APPLY WHAT YOU READ ▸
(1) In the passage about internet use in India, what share of India respondents said they use the internet at least once a day?
(2) Name every factor that the passage about internet use in India says India respondents are more likely than average to see as very important to their quality of life.
(3) Write out the passage about internet use in India word for word, starting at "Moving forward, 81" and ending at "of the survey.".

EXERCISE PASSAGE ▸
□ □ □ □ □ □ □
With increased internet usage, there is a shift in consumer behaviour and attitude. As per the report, 55 per cent of India respondents said that they use the internet at least once a day, while 38 per cent of respondents stated that they use the internet for personal use (e.g. website access, email, social networking, etc.).

About 78 per cent of respondents used social networking sites, 75 per cent used the internet for shopping, while 74 per cent used it for streaming TV, music or videos.

Moving forward, 81 per cent of the respondents think that technology will change the way they bank and shop, 80 per cent of the respondents think that it will change the way they work/study, and 79 per cent of the respondents think that it will change the way they entertain themselves.

Indians among those optimistic for the future

Additionally, respondents in India are among the most optimistic compared to citizens in other countries. Eighty-one per cent of respondents said that they were happy with their quality of life prior to the pandemic while 45 per cent were satisfied at the time of the survey.

The India respondents are more likely than average to view - access to good mental health services, access to a good education, opportunities to learn new skills, and good community spirit - as very important to their quality of life. They view financial security (38 per cent), safety (40 per cent), and healthcare (43 per cent) as less important than people in other countries, though these remain top priorities for around four in ten respondents.
□ □ □ □ □ □ □
Saved data entries
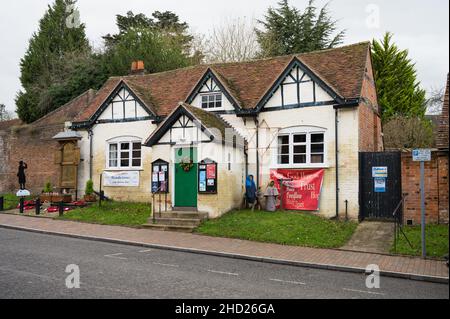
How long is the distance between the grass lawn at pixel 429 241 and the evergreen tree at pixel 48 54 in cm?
2680

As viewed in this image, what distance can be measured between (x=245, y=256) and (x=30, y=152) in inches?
795

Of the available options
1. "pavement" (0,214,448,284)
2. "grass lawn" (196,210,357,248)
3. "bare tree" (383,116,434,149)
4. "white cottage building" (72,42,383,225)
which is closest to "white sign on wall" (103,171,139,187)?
"white cottage building" (72,42,383,225)

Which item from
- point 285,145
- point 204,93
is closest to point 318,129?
point 285,145

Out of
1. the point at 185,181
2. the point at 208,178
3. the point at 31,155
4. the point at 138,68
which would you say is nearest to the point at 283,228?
the point at 208,178

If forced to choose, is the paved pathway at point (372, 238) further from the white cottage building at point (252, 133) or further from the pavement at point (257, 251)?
the white cottage building at point (252, 133)

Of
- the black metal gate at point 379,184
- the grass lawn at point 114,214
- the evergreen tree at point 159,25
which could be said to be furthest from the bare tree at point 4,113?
the black metal gate at point 379,184

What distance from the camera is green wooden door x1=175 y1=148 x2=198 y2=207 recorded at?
17.3 meters

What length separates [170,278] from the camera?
29.3ft

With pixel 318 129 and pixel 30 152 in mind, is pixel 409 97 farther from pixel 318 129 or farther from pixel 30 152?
pixel 30 152

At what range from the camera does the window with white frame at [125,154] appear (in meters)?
21.5

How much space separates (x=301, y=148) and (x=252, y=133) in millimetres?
2348

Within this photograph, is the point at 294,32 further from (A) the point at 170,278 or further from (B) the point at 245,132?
(A) the point at 170,278

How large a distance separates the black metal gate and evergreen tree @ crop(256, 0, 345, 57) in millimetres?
19672

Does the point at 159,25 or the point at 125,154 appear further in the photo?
the point at 159,25
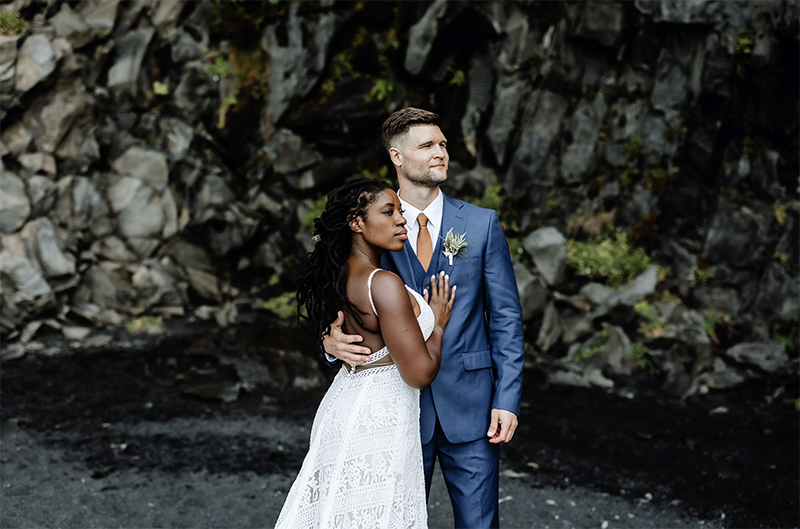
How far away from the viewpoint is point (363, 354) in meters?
3.06

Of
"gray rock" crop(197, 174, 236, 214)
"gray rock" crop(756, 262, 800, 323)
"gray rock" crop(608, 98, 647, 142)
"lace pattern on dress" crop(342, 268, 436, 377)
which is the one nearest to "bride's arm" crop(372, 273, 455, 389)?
"lace pattern on dress" crop(342, 268, 436, 377)

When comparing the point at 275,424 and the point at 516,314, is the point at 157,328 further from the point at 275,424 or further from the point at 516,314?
the point at 516,314

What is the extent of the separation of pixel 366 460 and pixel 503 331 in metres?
1.08

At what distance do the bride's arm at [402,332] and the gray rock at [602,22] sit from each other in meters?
11.3

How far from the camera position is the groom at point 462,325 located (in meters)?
3.37

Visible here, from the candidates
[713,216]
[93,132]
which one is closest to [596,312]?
[713,216]

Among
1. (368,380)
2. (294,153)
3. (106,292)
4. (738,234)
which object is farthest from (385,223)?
(106,292)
□ □ □ □ □ □ □
RESPONSES FOR EACH TASK ▸
(1) 55 per cent

(2)
- Access to good mental health services
- Access to a good education
- Opportunities to learn new skills
- Good community spirit

(3)
Moving forward, 81 per cent of the respondents think that technology will change the way they bank and shop, 80 per cent of the respondents think that it will change the way they work/study, and 79 per cent of the respondents think that it will change the way they entertain themselves.

Indians among those optimistic for the future

Additionally, respondents in India are among the most optimistic compared to citizens in other countries. Eighty-one per cent of respondents said that they were happy with their quality of life prior to the pandemic while 45 per cent were satisfied at the time of the survey.